About Passage

The photographs in Passage were created along the corridor between Sacramento and the Bay Area – a route I’ve often traveled via car and via Amtrak’s Capitol Corridor. For many who make this journey on a semi-regular basis, the landscape becomes almost routine. At first glance, the scenery is more functional than picturesque – cluttered as it is with farmland, refineries, and industrial architecture (things that seem almost intentionally designed not to draw a viewer’s eye). This is part of why I have kept photographing it.

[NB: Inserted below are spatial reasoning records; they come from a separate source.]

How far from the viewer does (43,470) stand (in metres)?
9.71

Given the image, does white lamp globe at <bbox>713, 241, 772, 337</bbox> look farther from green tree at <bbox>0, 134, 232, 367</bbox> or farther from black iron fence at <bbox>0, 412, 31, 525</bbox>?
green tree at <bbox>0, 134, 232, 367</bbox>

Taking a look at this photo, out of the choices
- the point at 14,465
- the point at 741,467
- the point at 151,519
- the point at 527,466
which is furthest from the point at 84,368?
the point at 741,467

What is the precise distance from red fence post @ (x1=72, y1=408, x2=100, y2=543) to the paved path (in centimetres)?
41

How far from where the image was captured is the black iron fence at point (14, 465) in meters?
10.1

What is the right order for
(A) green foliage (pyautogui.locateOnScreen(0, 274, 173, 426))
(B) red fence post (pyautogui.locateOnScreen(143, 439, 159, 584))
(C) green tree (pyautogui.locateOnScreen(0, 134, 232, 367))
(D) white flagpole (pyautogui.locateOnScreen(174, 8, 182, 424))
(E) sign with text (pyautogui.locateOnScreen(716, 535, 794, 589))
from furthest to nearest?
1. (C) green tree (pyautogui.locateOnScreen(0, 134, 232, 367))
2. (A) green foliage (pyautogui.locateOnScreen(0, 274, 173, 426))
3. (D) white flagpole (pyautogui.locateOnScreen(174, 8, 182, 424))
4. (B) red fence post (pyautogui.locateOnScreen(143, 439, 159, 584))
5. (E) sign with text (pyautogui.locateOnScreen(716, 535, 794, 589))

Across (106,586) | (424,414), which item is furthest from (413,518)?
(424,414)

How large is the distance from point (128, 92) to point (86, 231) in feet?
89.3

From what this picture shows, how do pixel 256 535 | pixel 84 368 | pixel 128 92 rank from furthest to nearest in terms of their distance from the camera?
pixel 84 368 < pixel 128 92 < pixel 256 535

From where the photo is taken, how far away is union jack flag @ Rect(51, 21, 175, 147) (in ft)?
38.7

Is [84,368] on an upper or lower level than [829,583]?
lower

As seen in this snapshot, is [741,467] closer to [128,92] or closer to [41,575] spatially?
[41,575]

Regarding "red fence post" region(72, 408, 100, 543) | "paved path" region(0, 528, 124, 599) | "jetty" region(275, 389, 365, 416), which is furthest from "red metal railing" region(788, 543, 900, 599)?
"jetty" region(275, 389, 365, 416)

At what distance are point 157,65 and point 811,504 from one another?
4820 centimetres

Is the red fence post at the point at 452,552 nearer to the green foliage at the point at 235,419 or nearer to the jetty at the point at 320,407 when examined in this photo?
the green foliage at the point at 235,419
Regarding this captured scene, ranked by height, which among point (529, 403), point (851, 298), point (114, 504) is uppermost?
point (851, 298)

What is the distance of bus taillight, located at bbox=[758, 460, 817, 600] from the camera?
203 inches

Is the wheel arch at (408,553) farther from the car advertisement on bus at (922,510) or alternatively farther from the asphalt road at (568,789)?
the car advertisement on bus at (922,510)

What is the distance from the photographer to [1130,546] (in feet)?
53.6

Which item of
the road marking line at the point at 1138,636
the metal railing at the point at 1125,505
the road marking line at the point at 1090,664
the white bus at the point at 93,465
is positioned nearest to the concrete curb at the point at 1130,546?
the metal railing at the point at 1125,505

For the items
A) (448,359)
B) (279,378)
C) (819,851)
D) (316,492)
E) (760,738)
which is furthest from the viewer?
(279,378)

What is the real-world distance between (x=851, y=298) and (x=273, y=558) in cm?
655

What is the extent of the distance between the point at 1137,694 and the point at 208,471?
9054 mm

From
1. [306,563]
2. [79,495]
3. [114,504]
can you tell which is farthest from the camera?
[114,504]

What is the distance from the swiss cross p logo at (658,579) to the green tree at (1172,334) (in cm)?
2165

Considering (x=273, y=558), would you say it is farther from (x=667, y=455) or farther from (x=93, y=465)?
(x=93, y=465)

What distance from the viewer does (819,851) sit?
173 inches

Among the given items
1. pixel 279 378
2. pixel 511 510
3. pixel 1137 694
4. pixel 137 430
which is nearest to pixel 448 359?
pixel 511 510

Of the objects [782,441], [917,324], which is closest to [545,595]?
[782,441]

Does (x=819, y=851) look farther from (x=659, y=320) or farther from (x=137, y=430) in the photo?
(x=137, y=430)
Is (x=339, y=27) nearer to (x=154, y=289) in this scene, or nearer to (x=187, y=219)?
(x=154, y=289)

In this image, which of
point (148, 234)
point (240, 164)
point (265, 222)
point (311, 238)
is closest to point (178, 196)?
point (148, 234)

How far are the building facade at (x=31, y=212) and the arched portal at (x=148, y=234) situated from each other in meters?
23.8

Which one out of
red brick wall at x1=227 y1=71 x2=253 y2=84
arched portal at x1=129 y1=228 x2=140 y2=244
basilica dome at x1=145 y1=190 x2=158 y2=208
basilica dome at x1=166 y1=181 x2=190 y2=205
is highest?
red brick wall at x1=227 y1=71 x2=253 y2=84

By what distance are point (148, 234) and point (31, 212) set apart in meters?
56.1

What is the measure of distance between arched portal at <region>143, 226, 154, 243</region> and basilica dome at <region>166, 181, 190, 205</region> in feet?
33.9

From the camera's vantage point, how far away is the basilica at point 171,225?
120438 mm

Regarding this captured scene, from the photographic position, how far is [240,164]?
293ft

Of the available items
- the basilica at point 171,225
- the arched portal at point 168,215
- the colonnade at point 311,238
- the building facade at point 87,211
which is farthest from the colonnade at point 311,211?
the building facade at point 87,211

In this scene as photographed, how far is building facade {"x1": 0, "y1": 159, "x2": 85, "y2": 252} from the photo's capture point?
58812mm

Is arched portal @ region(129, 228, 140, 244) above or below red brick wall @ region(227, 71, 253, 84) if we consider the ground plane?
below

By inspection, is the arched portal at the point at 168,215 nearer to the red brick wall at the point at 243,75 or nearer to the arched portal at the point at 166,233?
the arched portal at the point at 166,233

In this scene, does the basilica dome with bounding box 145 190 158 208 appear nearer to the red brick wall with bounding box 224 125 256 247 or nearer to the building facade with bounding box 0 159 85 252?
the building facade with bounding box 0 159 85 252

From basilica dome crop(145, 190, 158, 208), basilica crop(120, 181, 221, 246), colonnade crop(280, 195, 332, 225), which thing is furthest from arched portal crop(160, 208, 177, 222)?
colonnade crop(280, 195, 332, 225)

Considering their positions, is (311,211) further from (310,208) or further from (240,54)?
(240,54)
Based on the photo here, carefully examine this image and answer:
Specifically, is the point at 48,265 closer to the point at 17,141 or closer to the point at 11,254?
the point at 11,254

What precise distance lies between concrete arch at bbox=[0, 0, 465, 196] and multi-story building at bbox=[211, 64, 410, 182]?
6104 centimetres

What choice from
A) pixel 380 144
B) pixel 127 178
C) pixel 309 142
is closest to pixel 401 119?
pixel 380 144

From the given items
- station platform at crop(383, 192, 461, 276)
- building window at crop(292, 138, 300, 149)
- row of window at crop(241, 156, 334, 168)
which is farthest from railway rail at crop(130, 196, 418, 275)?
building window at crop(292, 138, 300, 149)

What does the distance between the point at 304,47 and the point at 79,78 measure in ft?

Seen from a passenger’s window, the route becomes one single field of view. The myriad forms of clutter (utilitarian, agricultural, and industrial) come to occupy the same continuous frame – the visual borders between them are broken down, and each are given equal weight within the passenger’s field of view. Despite this, each form of clutter remains distinctively itself; and it’s when they meet without fully integrating that I find them to be truly interesting. (A windmill, for example – traditionally agrarian – hosts a cluster of modern cellular antennas endemic of the technological age). In addition, I find that the act of looking is interesting when it is partly impeded – when the window is dirty or the light is wrong.

The work here has two related strands: One follows the I-80 drive and the industrial sites that line it; the other follows Amtrak’s Capitol Corridor, and is concerned less with what lies outside the window than with that window as a condition of seeing: reflections on the glass, the dark interior framing the bright exterior, the slight disconnect between what the eye sees and what the camera records.